→ Records shown:
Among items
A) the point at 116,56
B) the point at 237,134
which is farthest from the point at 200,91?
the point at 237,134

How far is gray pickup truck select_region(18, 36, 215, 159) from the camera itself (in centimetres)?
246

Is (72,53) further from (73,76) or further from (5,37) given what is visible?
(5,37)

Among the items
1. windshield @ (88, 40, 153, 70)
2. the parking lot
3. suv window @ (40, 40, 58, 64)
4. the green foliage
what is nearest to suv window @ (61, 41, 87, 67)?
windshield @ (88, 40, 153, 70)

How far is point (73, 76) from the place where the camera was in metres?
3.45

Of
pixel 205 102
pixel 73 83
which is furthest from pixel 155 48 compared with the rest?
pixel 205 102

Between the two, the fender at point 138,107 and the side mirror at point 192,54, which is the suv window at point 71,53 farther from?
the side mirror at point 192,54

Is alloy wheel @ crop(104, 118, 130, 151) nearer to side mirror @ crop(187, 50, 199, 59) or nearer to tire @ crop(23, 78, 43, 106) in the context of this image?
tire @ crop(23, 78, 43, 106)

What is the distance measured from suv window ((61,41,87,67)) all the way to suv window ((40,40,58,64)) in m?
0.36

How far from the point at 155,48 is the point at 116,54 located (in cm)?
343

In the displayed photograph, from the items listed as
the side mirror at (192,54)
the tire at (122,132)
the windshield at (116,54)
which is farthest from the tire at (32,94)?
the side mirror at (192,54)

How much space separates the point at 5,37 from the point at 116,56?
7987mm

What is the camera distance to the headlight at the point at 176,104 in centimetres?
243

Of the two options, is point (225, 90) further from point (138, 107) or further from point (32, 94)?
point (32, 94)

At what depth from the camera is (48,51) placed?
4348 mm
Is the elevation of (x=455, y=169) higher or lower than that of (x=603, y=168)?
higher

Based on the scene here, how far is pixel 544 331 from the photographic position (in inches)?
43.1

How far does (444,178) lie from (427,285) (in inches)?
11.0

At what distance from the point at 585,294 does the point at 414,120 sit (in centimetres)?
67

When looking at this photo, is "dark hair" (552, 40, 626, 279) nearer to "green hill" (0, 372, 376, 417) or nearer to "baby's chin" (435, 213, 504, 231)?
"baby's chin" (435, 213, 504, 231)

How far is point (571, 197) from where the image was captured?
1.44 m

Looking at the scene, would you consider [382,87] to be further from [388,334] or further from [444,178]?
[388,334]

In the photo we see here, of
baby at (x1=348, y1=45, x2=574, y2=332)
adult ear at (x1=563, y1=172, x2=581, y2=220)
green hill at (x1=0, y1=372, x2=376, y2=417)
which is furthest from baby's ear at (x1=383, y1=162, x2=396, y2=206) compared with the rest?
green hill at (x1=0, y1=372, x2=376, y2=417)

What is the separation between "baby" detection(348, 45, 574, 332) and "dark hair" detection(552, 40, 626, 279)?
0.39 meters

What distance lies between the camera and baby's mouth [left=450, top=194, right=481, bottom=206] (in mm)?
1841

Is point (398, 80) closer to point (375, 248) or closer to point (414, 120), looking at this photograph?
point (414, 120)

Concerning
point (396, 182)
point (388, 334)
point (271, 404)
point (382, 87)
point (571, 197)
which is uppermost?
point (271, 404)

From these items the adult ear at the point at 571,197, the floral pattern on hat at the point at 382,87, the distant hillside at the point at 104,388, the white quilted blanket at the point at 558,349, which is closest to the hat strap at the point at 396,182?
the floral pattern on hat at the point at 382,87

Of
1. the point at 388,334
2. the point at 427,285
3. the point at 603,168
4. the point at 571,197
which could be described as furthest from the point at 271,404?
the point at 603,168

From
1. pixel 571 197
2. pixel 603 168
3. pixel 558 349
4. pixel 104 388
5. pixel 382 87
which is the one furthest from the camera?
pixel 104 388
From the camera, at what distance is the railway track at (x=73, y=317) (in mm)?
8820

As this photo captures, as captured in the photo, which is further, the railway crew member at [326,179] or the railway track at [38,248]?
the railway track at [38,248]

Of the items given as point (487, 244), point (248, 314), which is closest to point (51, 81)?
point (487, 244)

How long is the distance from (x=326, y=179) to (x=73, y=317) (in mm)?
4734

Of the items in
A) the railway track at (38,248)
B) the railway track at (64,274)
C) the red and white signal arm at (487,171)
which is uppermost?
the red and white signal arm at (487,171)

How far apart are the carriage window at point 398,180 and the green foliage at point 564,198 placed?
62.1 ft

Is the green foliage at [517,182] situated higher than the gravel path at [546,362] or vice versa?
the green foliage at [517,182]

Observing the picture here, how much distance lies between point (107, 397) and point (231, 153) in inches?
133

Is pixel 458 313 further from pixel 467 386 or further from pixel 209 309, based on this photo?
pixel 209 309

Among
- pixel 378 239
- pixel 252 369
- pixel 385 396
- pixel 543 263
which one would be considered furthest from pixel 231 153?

→ Task prompt: Find the line with "As this photo" in the listing above, then write out that line and each remaining line exactly, with no other text.

→ The solution:
As this photo captures, as captured in the photo, which is further, the railway crew member at [326,179] or the railway track at [38,248]?
the railway track at [38,248]

Of the items given as point (487, 244), point (248, 314), which is closest to point (51, 81)?
point (487, 244)

How long is the distance from (x=326, y=179) to (x=73, y=317) (in mm)?
4734

Of the items in
A) the railway track at (38,248)
B) the railway track at (64,274)
C) the red and white signal arm at (487,171)
which is uppermost?
the red and white signal arm at (487,171)

How far apart are the carriage window at point 398,180 and the green foliage at point 564,198 placed?
62.1 ft

Is the green foliage at [517,182] situated higher than the gravel path at [546,362] or vice versa?
the green foliage at [517,182]

Observing the picture here, how much distance lies between point (107, 397) and point (231, 153) in inches?
133

Is pixel 458 313 further from pixel 467 386 or further from pixel 209 309, based on this photo?
pixel 209 309

Among
- pixel 378 239
- pixel 252 369
- pixel 385 396
- pixel 543 263
which one would be considered furthest from pixel 231 153?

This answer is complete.